People often do and say silly things where alcohol is involved. I’m not meaning just those who may consume too much of it, rather those who try to make it as difficult as possible for reasonable New Zealanders who want to supply or purchase beer and wine from a supermarket.

Early last century when there were bids to extend hotel closing hours past 6pm, those opposed claimed that to do so would result in widespread drunkenness and chaos in the streets. History shows that when the law was finally changed to 10pm in 1967 the sky didn’t fall, with various studies showing consumption per capita actually declined slightly. It has been argued we became more civilised in our drinking habits as a result.

In 1989 and again in 1999, there were all sorts of dire claims when, following a review of alcohol laws, supermarkets, dairies and convenience stores were firstly permitted to sell wine, and then beer. Probably the most extreme came from one Member of Parliament, who said during a debate that there would be drunken housewives in the carpark as a result of the change! The drunken housewives have yet to eventuate.

In 2011 things got more extreme when, during a hearing for a wine and beer licence for a new supermarket in Christchurch, an anti-alcohol activist likened the store owner to a drug dealer. He said: “… given that alcohol is a Class B equivalent drug, a new liquor licence would therefore elevate the new manager … to being the biggest drug dealer in Ilam”.

He was talking about a family man with four children who had worked his way up from stocking shelves in his father’s supermarket, to owning his own.

The activist went on to say that “although disguised as a large family-friendly grocery store, supermarkets are in fact primarily mega-liquor stores which also sell grocery items” and “are probably the single biggest drug dealers in New Zealand”. More recently he said “the New Zealand population has been brainwashed and in the grips of a mass social delusion”. Heavy stuff.

That’s the sort of extreme thinking that law-abiding suppliers and retailers have to put up with for marketing and selling a legal product.

More recently there’s been the Police crackdown on licence renewals in Wellington bowling clubs, many of which offer a comfortable place for (mainly) older people to gather for a bit of recreation. It was admitted that none of the clubs had been breaking any laws, rather it was about their hours of operation.

- [PROMPT A]:
In the opinion piece on New Zealand alcohol laws, in what year was the law changed so hotels could stay open until 10pm?
- [PROMPT B]:
Copy the part of the opinion piece on New Zealand alcohol laws starting with "The activist went" and going on through "a legal product.".
- [PROMPT C]:
Continue the opinion piece on New Zealand alcohol laws from its last sentence.

Stored data entries

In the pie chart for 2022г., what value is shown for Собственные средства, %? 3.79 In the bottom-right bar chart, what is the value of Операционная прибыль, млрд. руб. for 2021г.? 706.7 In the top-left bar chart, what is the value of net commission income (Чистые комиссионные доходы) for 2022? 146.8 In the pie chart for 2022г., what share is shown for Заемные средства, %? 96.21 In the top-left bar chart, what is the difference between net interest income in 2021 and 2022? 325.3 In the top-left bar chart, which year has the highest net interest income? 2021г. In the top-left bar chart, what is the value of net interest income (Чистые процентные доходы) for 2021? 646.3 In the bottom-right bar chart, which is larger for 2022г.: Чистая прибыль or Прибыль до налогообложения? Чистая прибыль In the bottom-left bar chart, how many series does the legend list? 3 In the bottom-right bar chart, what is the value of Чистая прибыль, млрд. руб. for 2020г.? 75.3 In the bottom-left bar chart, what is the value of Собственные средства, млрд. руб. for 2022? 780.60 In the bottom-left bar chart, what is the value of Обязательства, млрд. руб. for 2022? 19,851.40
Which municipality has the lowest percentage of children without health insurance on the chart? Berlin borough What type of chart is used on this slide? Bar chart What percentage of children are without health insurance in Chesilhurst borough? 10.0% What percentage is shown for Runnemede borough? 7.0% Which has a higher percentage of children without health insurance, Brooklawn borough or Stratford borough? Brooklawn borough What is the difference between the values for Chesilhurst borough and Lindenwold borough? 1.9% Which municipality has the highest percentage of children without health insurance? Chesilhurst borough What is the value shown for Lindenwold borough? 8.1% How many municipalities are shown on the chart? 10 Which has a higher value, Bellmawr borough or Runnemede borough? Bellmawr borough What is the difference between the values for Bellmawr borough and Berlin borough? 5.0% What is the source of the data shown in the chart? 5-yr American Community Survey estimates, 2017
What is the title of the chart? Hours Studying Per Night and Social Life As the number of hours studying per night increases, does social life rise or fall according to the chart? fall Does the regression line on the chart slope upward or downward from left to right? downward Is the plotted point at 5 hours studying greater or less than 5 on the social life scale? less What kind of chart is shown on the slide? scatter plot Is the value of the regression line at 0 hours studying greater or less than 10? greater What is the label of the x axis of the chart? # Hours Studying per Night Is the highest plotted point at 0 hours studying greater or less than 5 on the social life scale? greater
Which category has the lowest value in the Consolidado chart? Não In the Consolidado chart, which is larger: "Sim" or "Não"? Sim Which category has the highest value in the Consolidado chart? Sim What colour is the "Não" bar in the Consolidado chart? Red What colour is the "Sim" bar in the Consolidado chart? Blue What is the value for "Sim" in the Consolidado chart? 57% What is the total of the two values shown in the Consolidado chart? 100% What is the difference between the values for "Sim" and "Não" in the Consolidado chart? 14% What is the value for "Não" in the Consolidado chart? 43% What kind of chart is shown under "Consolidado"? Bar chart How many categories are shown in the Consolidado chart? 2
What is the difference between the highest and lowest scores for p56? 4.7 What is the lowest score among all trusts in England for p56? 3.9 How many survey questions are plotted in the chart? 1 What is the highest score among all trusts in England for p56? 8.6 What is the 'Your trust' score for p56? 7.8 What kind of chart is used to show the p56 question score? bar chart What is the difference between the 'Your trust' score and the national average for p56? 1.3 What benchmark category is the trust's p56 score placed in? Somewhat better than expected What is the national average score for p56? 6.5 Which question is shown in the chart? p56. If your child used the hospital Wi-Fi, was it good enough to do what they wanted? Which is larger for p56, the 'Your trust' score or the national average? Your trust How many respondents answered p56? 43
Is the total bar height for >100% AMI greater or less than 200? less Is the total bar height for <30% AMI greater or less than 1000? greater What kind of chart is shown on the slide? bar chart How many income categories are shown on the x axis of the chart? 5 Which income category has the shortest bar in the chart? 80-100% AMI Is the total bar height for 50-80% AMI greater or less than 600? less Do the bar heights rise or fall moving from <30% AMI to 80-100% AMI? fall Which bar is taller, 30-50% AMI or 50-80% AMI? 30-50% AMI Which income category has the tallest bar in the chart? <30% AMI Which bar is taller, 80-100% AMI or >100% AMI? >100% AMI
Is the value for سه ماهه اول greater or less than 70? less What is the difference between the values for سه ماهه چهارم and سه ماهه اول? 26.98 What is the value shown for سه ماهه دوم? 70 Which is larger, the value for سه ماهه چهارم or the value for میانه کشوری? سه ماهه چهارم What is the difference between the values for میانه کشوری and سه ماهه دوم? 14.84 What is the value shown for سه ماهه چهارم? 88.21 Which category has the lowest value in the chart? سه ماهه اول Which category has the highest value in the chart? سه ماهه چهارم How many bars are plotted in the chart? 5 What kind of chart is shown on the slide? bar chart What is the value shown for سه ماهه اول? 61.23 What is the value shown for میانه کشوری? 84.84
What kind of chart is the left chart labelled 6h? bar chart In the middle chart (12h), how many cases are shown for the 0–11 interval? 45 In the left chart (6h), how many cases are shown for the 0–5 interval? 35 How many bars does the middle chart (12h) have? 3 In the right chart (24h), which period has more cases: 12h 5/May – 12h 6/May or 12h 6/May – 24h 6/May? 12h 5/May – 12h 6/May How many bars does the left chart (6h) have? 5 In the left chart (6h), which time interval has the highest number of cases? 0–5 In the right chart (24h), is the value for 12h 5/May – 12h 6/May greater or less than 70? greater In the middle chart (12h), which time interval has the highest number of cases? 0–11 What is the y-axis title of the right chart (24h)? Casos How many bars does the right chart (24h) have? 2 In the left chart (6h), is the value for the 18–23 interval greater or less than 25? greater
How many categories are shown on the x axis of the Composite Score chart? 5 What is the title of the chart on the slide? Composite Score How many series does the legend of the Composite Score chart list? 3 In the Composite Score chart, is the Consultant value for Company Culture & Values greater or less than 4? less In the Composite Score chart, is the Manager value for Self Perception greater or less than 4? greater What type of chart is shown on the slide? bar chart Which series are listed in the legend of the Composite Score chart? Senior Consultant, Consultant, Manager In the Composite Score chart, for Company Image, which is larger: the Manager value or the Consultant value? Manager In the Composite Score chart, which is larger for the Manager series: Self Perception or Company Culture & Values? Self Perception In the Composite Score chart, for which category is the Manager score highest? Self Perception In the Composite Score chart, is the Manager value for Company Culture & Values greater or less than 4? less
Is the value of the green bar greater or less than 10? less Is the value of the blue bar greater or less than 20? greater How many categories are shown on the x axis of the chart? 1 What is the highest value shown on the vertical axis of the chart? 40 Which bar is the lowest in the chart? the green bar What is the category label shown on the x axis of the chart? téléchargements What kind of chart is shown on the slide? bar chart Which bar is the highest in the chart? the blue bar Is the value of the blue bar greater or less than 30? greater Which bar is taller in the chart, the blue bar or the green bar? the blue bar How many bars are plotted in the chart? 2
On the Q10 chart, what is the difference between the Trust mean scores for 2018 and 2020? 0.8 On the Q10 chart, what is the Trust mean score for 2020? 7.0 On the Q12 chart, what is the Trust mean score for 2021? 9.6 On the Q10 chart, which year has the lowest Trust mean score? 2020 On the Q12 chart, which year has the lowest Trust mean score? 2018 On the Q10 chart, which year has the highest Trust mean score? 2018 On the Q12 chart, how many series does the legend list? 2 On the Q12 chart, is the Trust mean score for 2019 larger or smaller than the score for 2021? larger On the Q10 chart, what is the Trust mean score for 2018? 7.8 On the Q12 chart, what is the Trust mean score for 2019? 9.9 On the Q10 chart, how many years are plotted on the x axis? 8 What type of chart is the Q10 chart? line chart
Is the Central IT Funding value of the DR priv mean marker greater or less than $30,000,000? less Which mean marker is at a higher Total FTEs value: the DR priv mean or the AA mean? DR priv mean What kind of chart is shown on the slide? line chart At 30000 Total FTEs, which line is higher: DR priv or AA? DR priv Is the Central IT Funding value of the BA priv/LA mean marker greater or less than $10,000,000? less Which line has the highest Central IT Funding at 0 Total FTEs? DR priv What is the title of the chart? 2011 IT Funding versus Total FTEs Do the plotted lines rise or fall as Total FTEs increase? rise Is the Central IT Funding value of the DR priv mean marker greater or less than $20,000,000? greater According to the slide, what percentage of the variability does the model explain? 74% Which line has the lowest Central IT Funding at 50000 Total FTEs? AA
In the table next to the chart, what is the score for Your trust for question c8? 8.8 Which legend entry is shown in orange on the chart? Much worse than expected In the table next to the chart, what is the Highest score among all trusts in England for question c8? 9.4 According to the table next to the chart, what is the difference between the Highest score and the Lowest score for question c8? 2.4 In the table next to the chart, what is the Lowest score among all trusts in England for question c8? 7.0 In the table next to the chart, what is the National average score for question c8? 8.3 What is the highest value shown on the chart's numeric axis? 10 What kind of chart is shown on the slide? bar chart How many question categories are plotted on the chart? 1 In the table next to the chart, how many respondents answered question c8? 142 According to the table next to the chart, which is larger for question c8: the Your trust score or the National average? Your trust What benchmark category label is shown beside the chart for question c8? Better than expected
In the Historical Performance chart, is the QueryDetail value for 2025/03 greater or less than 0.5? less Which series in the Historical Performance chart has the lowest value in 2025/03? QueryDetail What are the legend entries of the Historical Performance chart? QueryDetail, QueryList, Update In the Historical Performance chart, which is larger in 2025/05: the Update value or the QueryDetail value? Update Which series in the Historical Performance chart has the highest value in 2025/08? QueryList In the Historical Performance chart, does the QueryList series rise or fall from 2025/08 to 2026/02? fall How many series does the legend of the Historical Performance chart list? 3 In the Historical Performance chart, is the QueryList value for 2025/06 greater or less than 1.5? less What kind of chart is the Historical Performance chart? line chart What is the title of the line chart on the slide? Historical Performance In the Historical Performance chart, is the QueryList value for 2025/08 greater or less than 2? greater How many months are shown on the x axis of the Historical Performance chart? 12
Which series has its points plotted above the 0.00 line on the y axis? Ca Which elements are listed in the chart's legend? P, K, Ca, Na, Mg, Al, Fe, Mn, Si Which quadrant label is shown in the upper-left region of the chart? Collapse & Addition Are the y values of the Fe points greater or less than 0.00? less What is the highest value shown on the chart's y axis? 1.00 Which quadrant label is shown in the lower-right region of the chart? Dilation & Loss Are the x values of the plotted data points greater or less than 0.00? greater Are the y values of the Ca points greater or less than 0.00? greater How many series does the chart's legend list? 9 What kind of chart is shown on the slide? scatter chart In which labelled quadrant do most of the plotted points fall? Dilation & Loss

- [RESPONSE AREA A]:
1967

- [RESPONSE AREA B]:
The activist went on to say that “although disguised as a large family-friendly grocery store, supermarkets are in fact primarily mega-liquor stores which also sell grocery items” and “are probably the single biggest drug dealers in New Zealand”. More recently he said “the New Zealand population has been brainwashed and in the grips of a mass social delusion”. Heavy stuff.

That’s the sort of extreme thinking that law-abiding suppliers and retailers have to put up with for marketing and selling a legal product.

- [RESPONSE AREA C]:
These are the sort of petty crusades we have to put up with when officialdom relies on technicalities and forgets simple common sense.

If all that wasn’t concerning, common sense was very definitely absent when MidCentral District Health Board decided to spend upwards of $90,000 appealing to the High Court over the placement of beer and wines shelves in the Dannevirke New World.

Their licence application for the wine and beer section showed shelving at right angles to the aisle where shoppers walked past, but they were changed to be placed on an angle. The commission decided the angle of the shelves made “little or no difference” to the exposure of shoppers to alcohol and were not in breach of the Sale & Supply of Alcohol Act. The Police and the local council had no issues with it, and there were no complaints from the public.

But it was all too much for the Medical Officer of Health, who objected and then went on a crusade, appealing to the High Court, saying the angled shelves increased, “rather than minimised”, the exposure of alcohol products to shoppers passing by.

They even involved eight other DHBs to help fund the appeal on what they saw as a matter of “national significance’.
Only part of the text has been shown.